Have you made it out to any of the Puerto Rico Meets NY events this week? We wrote about a Puerto Rican chef’s take on sustainable sourcing and a Long Island native’s Nuyorican barbecue, but we’d be remiss if we covered the festival without mentioning rum.
This week, we caught up with Roberto Serralles, a sixth generation rum maker and one-time environmental studies Ph.D. candidate, to talk about the intersection of distilling and environmentalism. His family owns Don Q, supporter of Puerto Rico Meets NYC and one of the largest distilleries on the island.
Puerto Rico Meets NYC events continue around the city until this Sunday, October 4. Learn what’s going on this weekend and book your tickets here.
The following interview is paraphrased for clarity.
Edible Manhattan: Don Q has been operating since the mid-1800s. What was like growing up in the family business? Did you always know you’d take over?
Roberto Serralles: Don Q has always been in the same family in the same place, though we had to take a little break during Prohibition. When I actually went to college, I wasn’t thinking I would join the family business — in fact, I wanted to be a professor, so I started on my Ph.D. in environmental studies. It was a funny thing. I’d literally done all but my dissertation when I started having conversations with my father about a wastewater issue. I was living in Seattle and I started consulting back in Puerto Rico — I was flying back and forth all the time. Eventually I moved home and joined the business.
EM: Tell us more about the wastewater issue.
RS: For anybody in the distilling industry, wastewater is an issue. When you think about the way you make spirits, you’re essentially concentrating the alcohol into something that’s fermented and turning it into a spirit. What’s left over is wastewater. If you’re making whiskey, for example, you’re essentially making an eight to ten percent alcohol beer and then making whiskey from that — the other 90 percent is wasted. It’s not talked about very much.
The issue for us was that back in the old days we had sugar cane fields and could put our wastewater back into the field — it had nutrients, it provided irrigation and it worked perfectly fine. But now that we no longer have sugar cane growing in the area, we were spreading it in the fields, and the sewage (it’s nothing toxic, but there’s a lot of organic content) was starting to degrade. The distillery was upwind from town, and the smell started creating community relation issues.
Our solution was to implement an anaerobic digestion process. This process exhaled methane, which we could then feed back into the boiler to reduce the amount of oil it consumed. Then, similar to a municipal wastewater treatment plant, we essentially pump the water with a lot of air to convert it to irrigation-grade effluent.
It has a lot of ancillary benefits, including the usable methane gas, but it’s very tricky. The digester creates a very corrosive environment.

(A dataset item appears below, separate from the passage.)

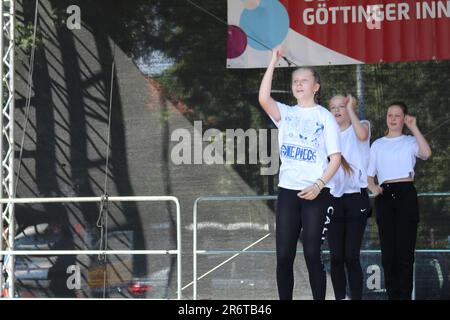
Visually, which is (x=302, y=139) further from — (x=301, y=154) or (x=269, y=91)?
(x=269, y=91)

We’re working on additional systems — eleven years later, a lot of technology has changed. We’re looking for a more efficient alternative.
EM: How has sugar cane sourcing changed since the distillery first opened?

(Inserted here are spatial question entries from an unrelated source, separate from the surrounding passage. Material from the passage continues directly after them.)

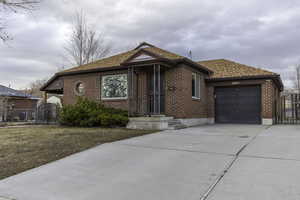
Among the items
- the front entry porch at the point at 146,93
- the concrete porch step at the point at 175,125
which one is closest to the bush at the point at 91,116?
the front entry porch at the point at 146,93

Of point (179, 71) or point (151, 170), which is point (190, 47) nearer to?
point (179, 71)

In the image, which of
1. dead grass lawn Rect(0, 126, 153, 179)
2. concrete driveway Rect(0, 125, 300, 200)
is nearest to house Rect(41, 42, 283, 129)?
dead grass lawn Rect(0, 126, 153, 179)

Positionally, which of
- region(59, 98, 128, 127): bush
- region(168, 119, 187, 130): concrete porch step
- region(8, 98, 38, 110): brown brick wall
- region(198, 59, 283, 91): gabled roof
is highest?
region(198, 59, 283, 91): gabled roof

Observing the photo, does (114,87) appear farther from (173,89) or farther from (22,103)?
(22,103)

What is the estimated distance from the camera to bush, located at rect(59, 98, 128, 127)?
1104cm

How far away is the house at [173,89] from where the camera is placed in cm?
1123

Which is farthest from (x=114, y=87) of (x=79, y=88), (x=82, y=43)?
(x=82, y=43)

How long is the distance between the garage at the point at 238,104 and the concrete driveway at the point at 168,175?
7.58 m

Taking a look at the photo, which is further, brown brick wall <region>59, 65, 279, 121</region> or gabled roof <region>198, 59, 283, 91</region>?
gabled roof <region>198, 59, 283, 91</region>

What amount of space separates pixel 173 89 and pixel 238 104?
4.94 meters

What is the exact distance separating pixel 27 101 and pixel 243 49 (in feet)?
81.8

RS: The definition of rum is that it has to come from sugar cane — it can’t be made from wheat or corn. The sugar cane molasses content is a critical component of the process.
When we started, my great great grandfather came from Spain and opened a small sugar cane operation. His first Puerto Rican-born son bought a small still and used leftover molasses to make rum. It was really always a sideline business — the main business was sugar cane. He started making in rum in 1865, and the sugar cane industry has changed dramatically over time. The golden age of sugar in Puerto Rico was between 1900 and the 1920s — Puerto Rico was one of the top exporters of sugar, and it was a significant piece of the socioeconomic fabric of the landscape. That obviously had tons of issues; the monocrops were problematic, sugar cane is very labor-intensive, there were huge seasonal booms and busts in terms of labor force. There’s no rosy history about these extractive agricultural economies. By the 1960s and 1970s, we were having a really hard time competing — the price of sugar dropped globally, introduction of corn syrups and corn sweeteners from the US and other places meant that the price of sugar was less than a cent per pound. The costs in Puerto Rico were very high. For example, labor force unions didn’t want to allow mechanization while other countries were mechanizing rapidly. We shifted to rum, but to this day, sourcing quality molasses for distillers is a really tricky thing.
When you’re in the sugar industry, molasses is just a byproduct. Molasses is what’s left over when it’s not economically viable to extract more sugar. When the energy cost to make another sugar extraction is more than the price of sugar you can extract, you stop that process. As you can imagine, when the price of sugar is 7-8 cents, there’s a lot more leftover sugar than when the price goes up to 30 cents. The quality of molasses is inverse to the price. There’s a particular point in which the molasses is so poor you can’t ferment it — the trick is finding good sources of molasses. In this day and age, that means finding inefficient mills.
What we had to do as a result of this situation is start paying more for molasses. We essentially pay farmers not to perform the maximum number of extractions. We pay the mills as if they had extracted the extra sugar. It’s a relatively new industry — it started about five or six years ago.
Molasses now is a commodity. We source most of ours from the Caribbean and Central America. Any further than that and it becomes a freight problem — 40 percent of the cost is transportation.